Another ethical tourism company that exploits tourists’ desire for more authentic travel is Explore Zanzibar. Run by Danish-Zanzibari Maryam Olsen, the company specialises in linking tourists up with local communities. Visits can be tailored very specifically to the particular interests of travellers, but can range from study trips to learn about Islamic shariah law, to expand the knowledge of law students and practising lawyers, to local cookery classes for those who want to find out more about Swahili cuisine.
Olsen says that cultural tourism in Zanzibar “is starting to come now. I remember when I started there were not that many people.” On mainland Tanzania, there are some hotspots for cultural tourism, such as the Usumbara mountains in the north-east. If Zanzibar can tap into this kind of market by developing grassroots tourism linked directly into local communities, then the benefits should be obvious.
One example of such a project is the locally owned Zanzibar Butterfly Centre, situated right next to the small village of Pete. This project has from inception closely involved locals, and the centre also has a close symbiotic relationship with the surrounding forest. Villagers are encouraged to harvest butterfly pupae for sale to the centre for use in its tropical gardens, visited by tourists and local schoolchildren on educational trips. This provides an income for villagers and also encourages the preservation of the forest. It seems like exactly the kind of project that would benefit from a global fairtrade labelling scheme.
Manager Alistair Mould says that such a scheme would be really good because the butterfly centre is “locally owned and about poverty alleviation, and about helping an area that is not normally positively affected by tourism because it is not by the coast”. Situated close to famous Jozani forest with its red colobus monkeys, Pete has nevertheless normally been bypassed by tourists who whistled past on the main road on their way to the beach or back to town.
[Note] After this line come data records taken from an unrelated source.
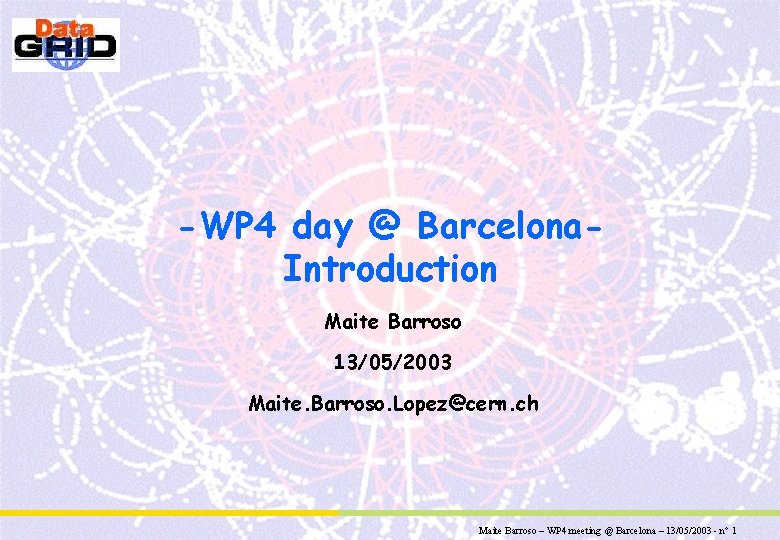 Data GRID

-WP4 day @ Barcelona-
Introduction

Maite Barroso

13/05/2003

Maite.Barroso.Lopez@cern.ch

Maite Barroso – WP4 meeting @ Barcelona – 13/05/2003 - n° 1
The hope is that now more people will visit, enjoy the butterfly centre and interact with the villagers. “The idea of the project is to rely on that change of consciousness in tourism – people being more aware of what they are doing and who the money they are spending is benefiting,” says Mould.
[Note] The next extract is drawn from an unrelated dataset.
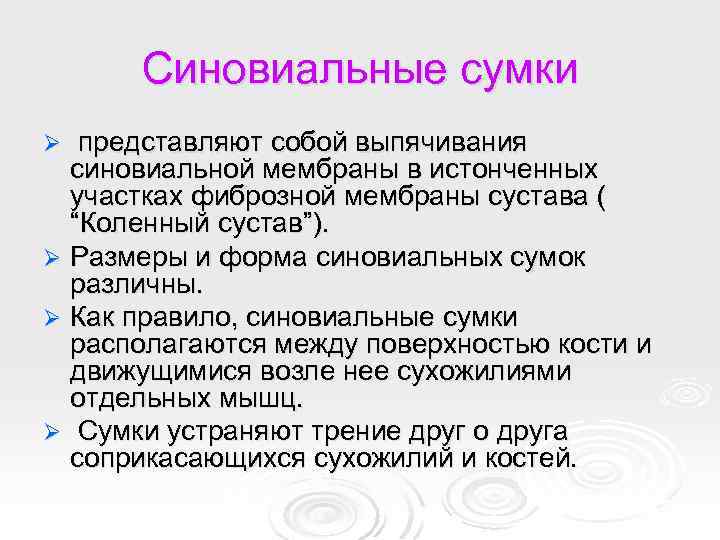 Синовиальные сумки

➢ представляют собой выпячивания синовиальной мембраны в истонченных участках фиброзной мембраны сустава ( “Коленный сустав”).

➢ Размеры и форма синовиальных сумок различны.

➢ Как правило, синовиальные сумки располагаются между поверхностью кости и движущимися возле нее сухожилиями отдельных мышц.

➢ Сумки устраняют трение друг о друга соприкасающихся сухожилий и костей.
And the promotion of ethical and fairtrade tourism above all makes economic sense –fairtrade-branded products are a success worldwide and enjoyed as much as 47 per cent growth in 2007. It remains to be seen whether the fairtrade brand will definitely be extended to tourism next year, but the appetite is clearly there, and in Zanzibar there is clearly a growing enthusiasm for a more ethical, authentic experience that could bring local peoples and tourist from all over the world much closer together. In time, more and more people should leave Zanzibar with a lasting impression of the uniqueness of its people and culture as well as memories of its beautiful beaches.